KOMISIONER Komisi Nasional Anti Kekerasan terhadap Perempuan (Komnas Perempuan), Siti Aminah Tardi menjelaskan berdasarkan hasil pemantauan hak perempuan dalam pemilu, pihaknya menjelaskan bahwa setiap wilayah berpotensi terjadi kekerasan terhadap perempuan, baik dalam posisi perempuan sebagai kandidat, sebagai penyelenggara pemilu hingga sebagai pemilih.
“Karena perbandingan antara kandidat laki-laki dengan perempuan di Pilkada 8 : 1 maka sangat dimungkinkan setiap wilayah, ada kandidat yang menggunakan politik maskulinitas dan menjadikan isu perempuan sebagai objektifikasi dan subordinasi,” jelas Aminah dalam konferensi pers di Jakarta pada Kamis (7/10).
Aminah lebih lanjut mendefinisikan kekerasan terhadap perempuan dalam kontestasi elektoral sebagai segala bentuk kekerasan yang ditujukan pada perempuan karena ia perempuan, atau kekerasan yang mempengaruhi perempuan secara tidak proporsional.
“Hal itu terjadi karena partisipasi dan/atau aspirasi mereka untuk mendapatkan jabatan politik dan/atau terlibat dalam aktivitas politik dalam penyelenggaraan Pemilu,” ujarnya.
Lebih lanjut, Aminah menurutkan bahwa pihaknya menyesalkan masih banyak terjadi kekerasan terhadap perempuan dalam penyelenggaraan pemilu seperti yang disebutkan di atas mengingat dampak serius, tidak hanya dapat dilihat dari kerugian materil/fisik dan psikis, namun juga secara sosial dan politik.
“Ruang pemulihan bagi korban dalam konteks politik elektoral juga belum tersedia secara optimal,” jelasnya.
################
Tugas yang Dikerjakan>
[1] Dalam teks tentang kekerasan terhadap perempuan dalam pemilu, berapa perbandingan antara kandidat laki-laki dan perempuan di Pilkada?
[2] Lanjutkan teks tentang kekerasan terhadap perempuan dalam pemilu, dimulai setelah kalimat terakhirnya.

Bagian Data>
################
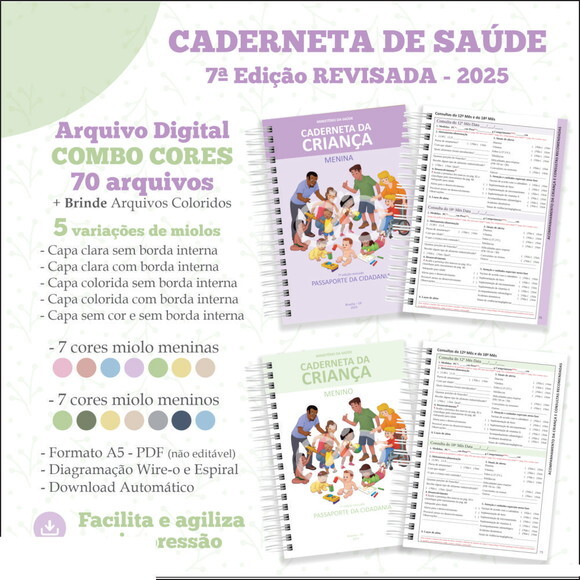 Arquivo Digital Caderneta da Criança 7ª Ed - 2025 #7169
################
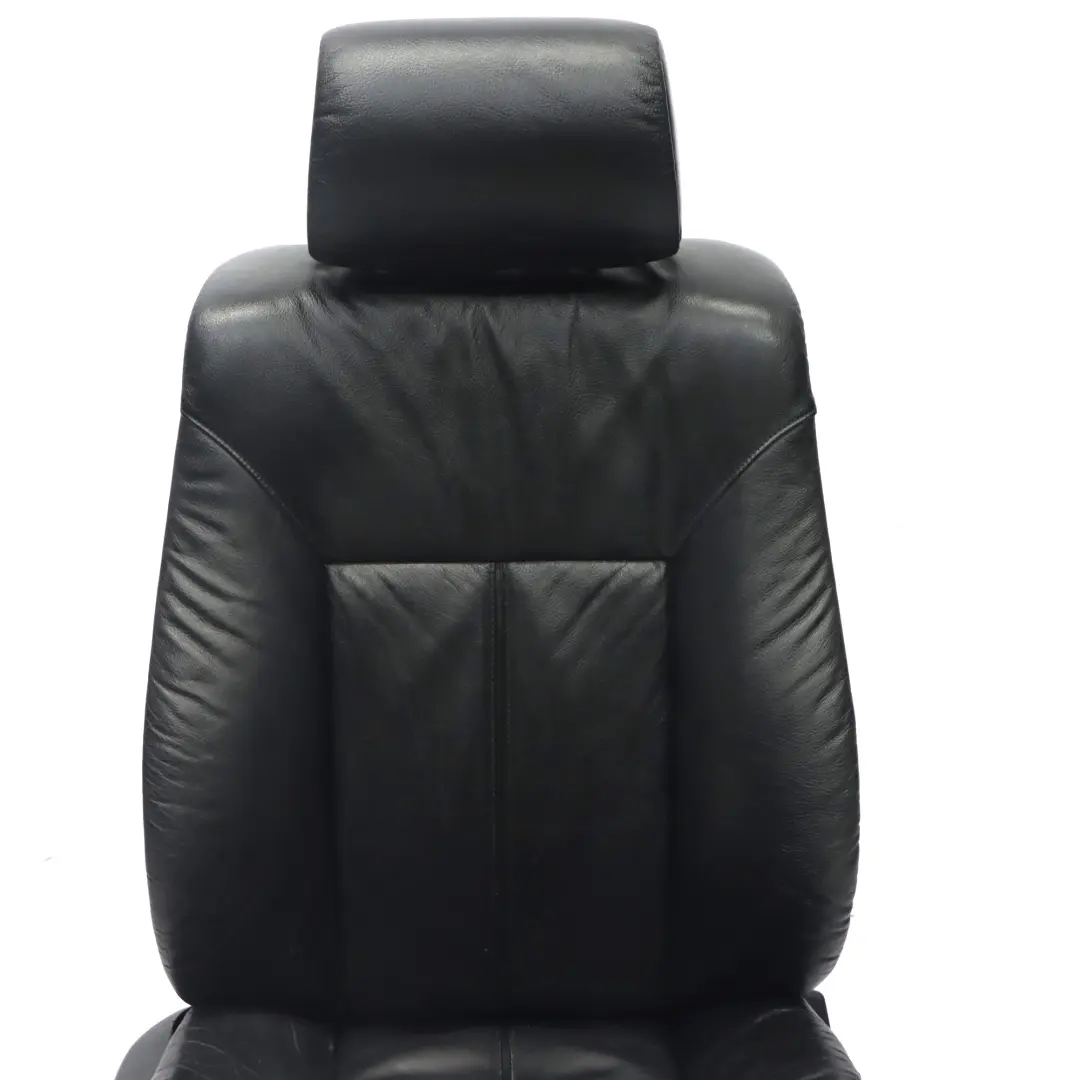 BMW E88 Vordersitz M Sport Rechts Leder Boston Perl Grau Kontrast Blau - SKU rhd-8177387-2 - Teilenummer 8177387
################
Jawaban>
[1] Perbandingannya 8 : 1.

[2]
Menurut Aminah, kekerasan terhadap perempuan dalam Pemilu akan berakibat sistematis pada berkurangnya partisipasi perempuan dalam pemilu, ketidakpercayaan masyarakat terhadap kandidat perempuan, hingga sulitnya politisi perempuan untuk mengembangkan aktivitas politik mereka.
“Serangkaian dampak tersebut tentu akan berkonsekuensi pada berkurangnya kualitas demokrasi dan penyelenggaraan pemilu,” katanya.
Komnas Perempuan juga menerima pengaduan terkait adanya kekerasan yang ditujukan kepada perempuan di tahapan kampanye karena dituduh tidak mendukung salah satu kandidat,
“Termasuk potensi penggunaan politik identitas berbasis suku, agama, identitas gender dan lain sebagainya,” imbuhnya.
Atas dasar itu, Komnas Perempuan mendorong agar Komisi Pemilihan Umum (KPU) dapat menindak lanjuti laporan masyarakat terkait adanya pernyataan seksis yang dilakukan para kandidat dalam Pilkada Serentak 2024.
“Bahwa sesuai Peraturan Komisi Pemilihan Umum (PKPU) No. 13 Tahun 2024 tentang Kampanye Pemilihan Gubernur dan Wakil Gubernur, Bupati dan Wakil Bupati serta Walikota dan Wakil Walikota, aturan materi kampanye harus menggunakan bahasa Indonesia dan/atau bahasa daerah dengan kalimat yang sopan, santun, patut, dan pantas disampaikan, diucapkan, dan/atau ditampilkan kepada umum,” jelasnya.
Komnas Perempuan juga memandang penting mengimplementasikan PKPU No. 13 Tahun 2024 oleh seluruh peserta Pilkada untuk tidak memberikan pernyataan atau ujaran yang seksis dan diskriminatif terhadap perempuan sebagaimana diamanatkan perundangan-undangan yang ada dan norma-norma HAM internasional.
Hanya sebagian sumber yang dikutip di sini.